Demise of NI Memorial Fund due to its exclusion of perpetrators a sad indictment, writes Ruth Dudley Edwards

Ian Paisley and Gerry Adams after agreeing to share power at Stormont in 2007

Ian Paisley and Gerry Adams after agreeing to share power at Stormont in 2007

Published: 22 October 2018

An extraordinary succession of newspaper articles reveal starkly how in this century successive governments – British and Irish – sacrificed morality for pragmatism when it came to settling issues that remained after the killing stopped.

It was the pursuit of a quiet life at all costs that had the Blair regime sacrifice moderate nationalism and unionism, the well-being of innocent Troubles victims and the reputation of courageous and effective security forces to get Ian Paisley and Gerry Adams to do a deal that gave both what they wanted: tribal dominance.

Being top unionist dog was enough for Paisley, who seems to have been blithely unaware or unbothered that Sinn Fein was playing a much longer game that involved subverting truth to present a perverted and shameless narrative of the past.

Initially it sought moral equivalence for the IRA and the police and soldiers who saved Northern Ireland from dissolving into civil war.

That particular pass was sold on Paisley’s watch as the definition of victim became no longer restricted to those killed or injured by criminal acts or accident.

Killers were on their way to securing from the State parity of esteem with those they murdered or injured.

In her article last week Daphne Trimble told the story of the Northern Ireland Memorial Fund (NIMF), an independent charity set up in 1997 with £1 million from the Government “to promote peace and reconciliation” by giving practical help and support to “those individuals and families that have suffered as a result of the Troubles in Northern Ireland”.

In December 1998, in Oslo for the award of the Nobel Peace Prize to John Hume and her husband David Trimble, she and Pat Hume decided jointly to offer their help and joined the board with the “underlying aim to assist in healing the wounds of our deeply divided society, by focusing on the needs of those most closely touched by the Troubles, the injured and their carers, and the bereaved”.

Using the strapline ‘Peace, Reconciliation, Support’, the NIMF, whose board members were unpaid, over several hard-working years channelled £20m to ordinary people for vital equipment like better prosthetics and mobility aids, support services like respite care, pain management and counselling, and help with education and training of the young.

The reconciliation work included bringing together the bereaved from both sides of the community.

“Did we define a victim?
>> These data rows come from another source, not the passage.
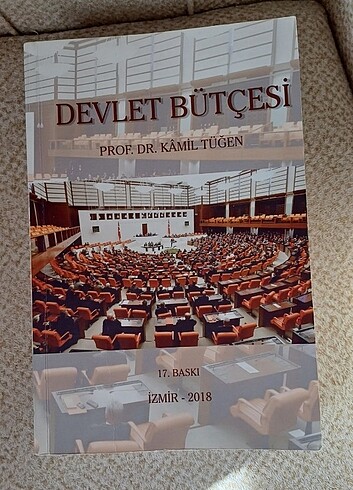 Devlet Bütçesi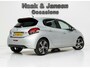 Peugeot 208 1.2 PureTech GT-line Automaat Nap km! Pano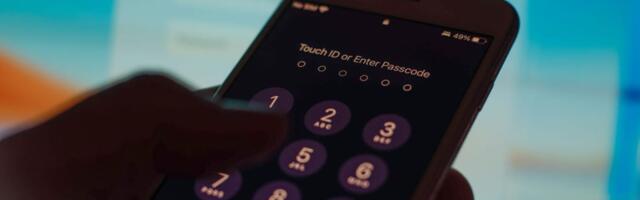 If the FCC Bans Burner Phones, It Could Be a Privacy Nightmare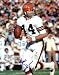 Ken Anderson autographed 8x10 Cincinnati Bengals photo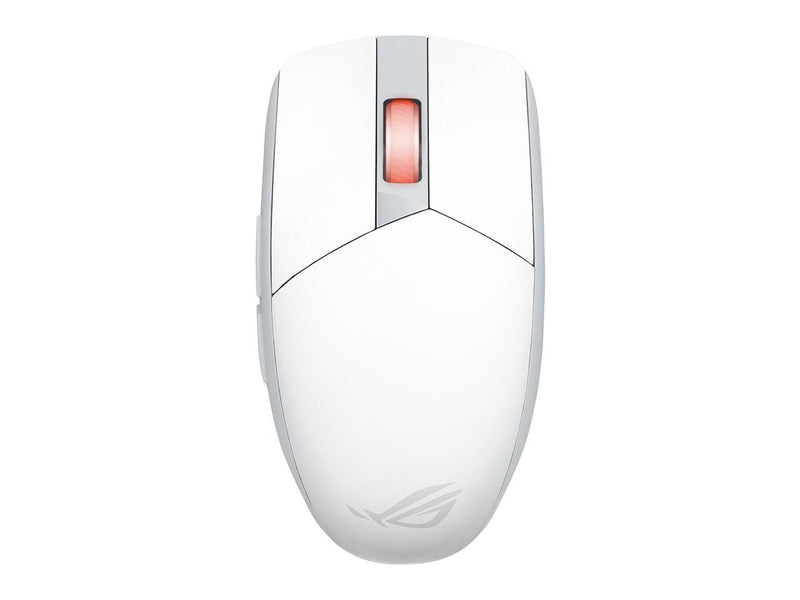 Asus ROG Strix Impact III Wireless Gaming Mouse - 57g Lightweight, 36K DPI,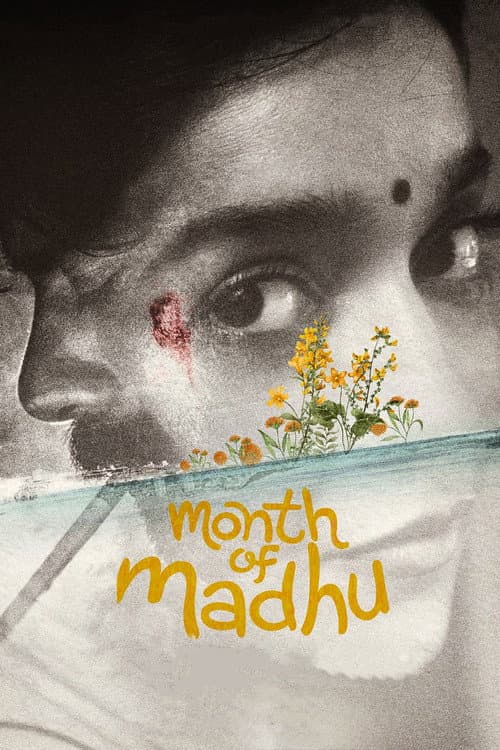 Poster for Month of Madhu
No.” But “in the early years, under the light-touch regulation of the NIO we were firm in our resolve to exclude perpetrators”.

All that changed under an Executive led by the DUP and Sinn Fein when responsibility for NIMF moved to the Office of the First Minister and Deputy First Minister, whose bosses were Ian Paisley and Martin McGuinness, assisted by their junior ministers Ian Paisley jnr (who had to resign in February 2008 and was succeeded by Jeffrey Donaldson, Robin Newton and Jonathan Bell) and Gerry Kelly, who soldiered on until succeeded in 2011 by Martina Anderson.

The NIMF was told to abandon reconciliation work and instructed that unless it included perpetrators, all its funding would be cut.

In 2012 it was subsumed into the Victims and Survivors Service, which depended on Stormont for all its funding and presumably did what it was told.

In the most recent essay, ‘The peace process has destroyed the ability to deliver for victims’, retired Assistant Chief Constable Alan McQuillan forecasts an inevitable slide “into a one-sided process that focuses on those who try to prevent the violence, rather than those who murdered”, which is partly a result of “an imbalance in legal and political representation when it comes to demands for investigations, which are overwhelmingly from one side of the community”.

How has this happened?

“Government made the mistake years ago of letting the term ‘collusion’ be perverted from all real sense of meaning and then weaponised for political ends,” he said.

“It must not be allowed to do the same with ‘justice’ itself.”

Outraged academics, clergy, journalists, lawyers, politicians, victims and others have been queuing up to contribute to the Legacy Scandal series. Anyone who cares about truth and justice should read it.